İttifak, bazı ülkelerin yetkilerini topladıkları ya da belirli bir durumda güçlerini bir araya getirdiklerini kabul ettikleri bir araçtır. İttifaklar dış politika aracı olarak görev yapmaktadır. 1945 sonrası dönemde ortaya çıkan kapsamlı ve yoğun ittifaklar sistemi, bütün ulusların dış politikalarına büyük etki yaptı. 1945-90 döneminde, hem Amerika Birleşik Devletleri hem de SSCB, ittifakları kendi konumlarını pekiştirmenin aracı olarak gördü ve kullandı.

Dış politikaları ve müttefiklerinin dış politikaları, her zaman kendi ortaklarındaki yeni ortakları güvence altına almak ve ittifak ortaklıklarını sürdürmek ve pekiştirmek amacıyla yönetildi. Şimdi bile, Varşova Paktı'nın ölümünden sonra, ABD NATO’yu Avrupa’daki dış politikasının temeli olarak görmeye devam ediyor.

NATO’nun ABD’nin Taliban’ın Afganistan’ı aleyhine savaş ilan etme kararını desteklemesi ABD’nin dış politikasına kuvvetle karar verdi. Bununla birlikte, diğer birçok ülke, Uyumlaştırılmamış uluslar, ittifakları gerginlik ve güvensizlik kaynağı olarak görmeye devam ediyor ve dış politikaları hala ittifak karşıtı ilke tarafından yönetiliyor.

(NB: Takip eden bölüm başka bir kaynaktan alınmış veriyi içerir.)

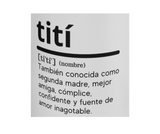 Tití - 11oz. Mug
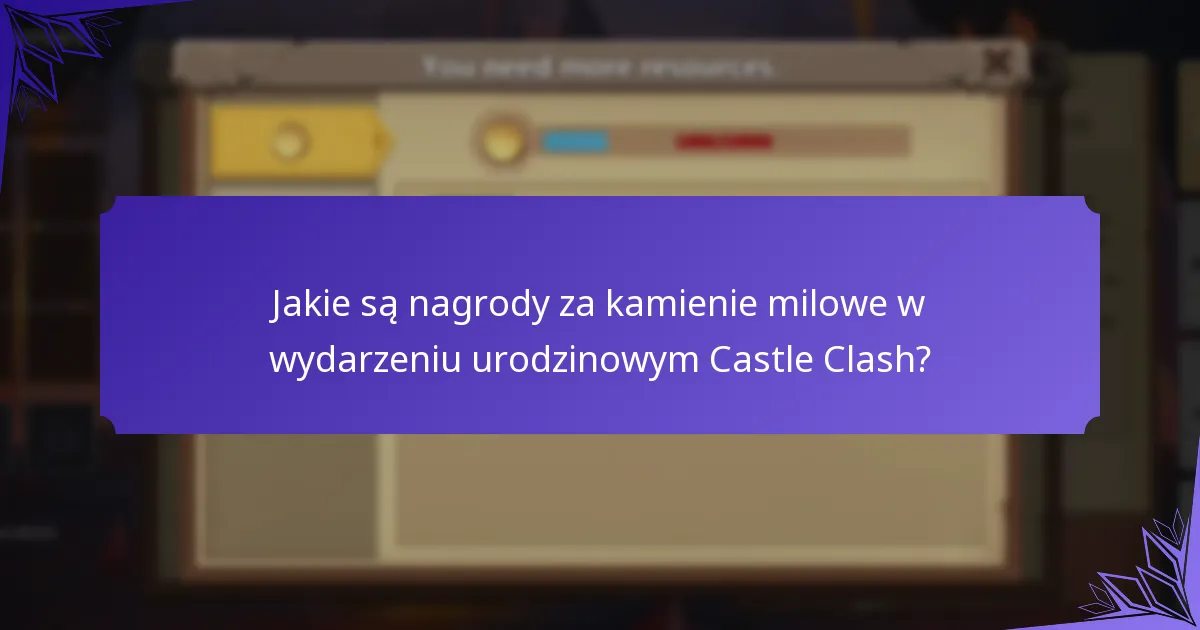 Jak gracze mogą wziąć udział w wydarzeniu urodzinowym Castle Clash?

Son zamanlarda, Dış Politika yapımında bir başka faktör de etkili bir faktör haline gelmiştir. Karşılıklı karşılıklı bağımlılığın gerçekleştirilmesi, çok sayıda bölgesel kuruluşun, düzenlemenin, anlaşmanın ve ticari blokların doğmasına neden oldu. Avrupa Birliği, ASEAN, SAARC NAFTA, APEC, SCO ve diğerleri, uluslararası ekonomik ilişkilerde önemli oyuncular olmuştur. Her milletin dış politikası şimdi bu örgütlerin, ticari blokların ve ekonomik ve ticari anlaşmaların bilincine varmaya başladı. NPT & CTBT'nin baskıları ve DTÖ'nün her dış politikadaki kararları iyi bilinen bir gerçektir.

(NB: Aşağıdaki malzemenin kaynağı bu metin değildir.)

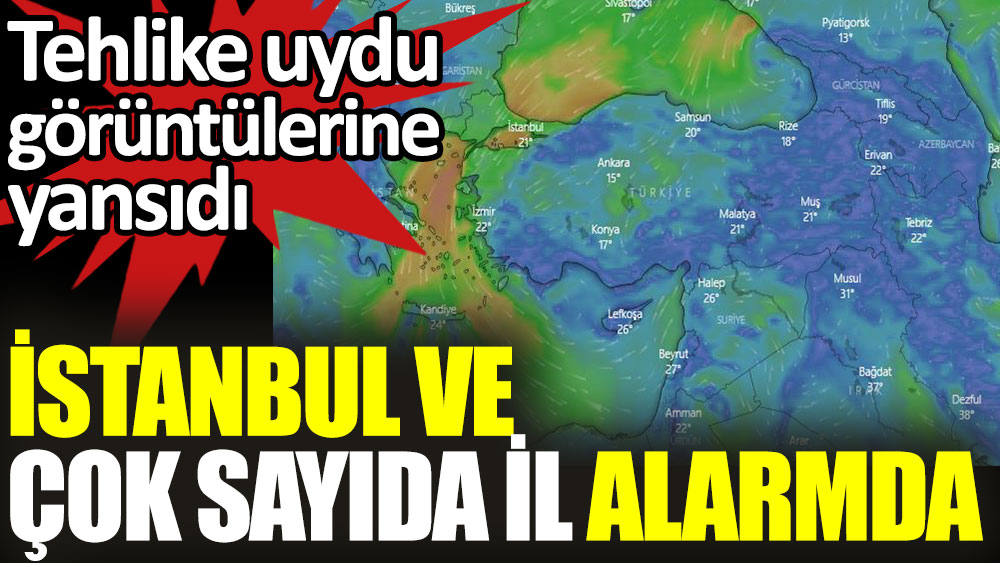 İstanbul ve çok sayıda il alarmda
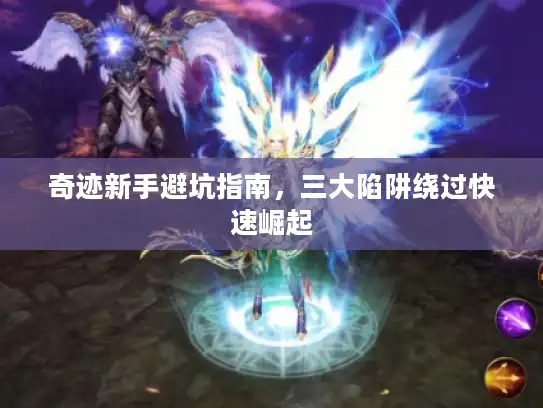 奇迹新手避坑指南，三大陷阱绕过快速崛起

Dolayısıyla, uluslararası anlaşmalar, anlaşmazlıklar, ticaret blokları ve ittifaklar da bir dış politika faktörü oluşturmaktadır. Bütün bunlar dış politikanın ana girdileri veya faktörleridir. Bunlara halk dış politikasının belirleyicileri denir. Bununla birlikte, bir şey açıkça bütün bu faktörlerin birbirine bağlı ve birbirine bağımlı olduğunu anlamalıdır. Bunlar birlikte veya bir dış politikanın uygulanmasını ve uygulanmasını etkilemek için birlikte hareket eder. Bunların hiçbiri Dış Politika'nın bağımsız bir belirleyicisi değildir. Her ülkenin dış politikasının doğasını ve amacını anlamak için tüm bu faktörlerin birlikte analiz edilmesi gerekir.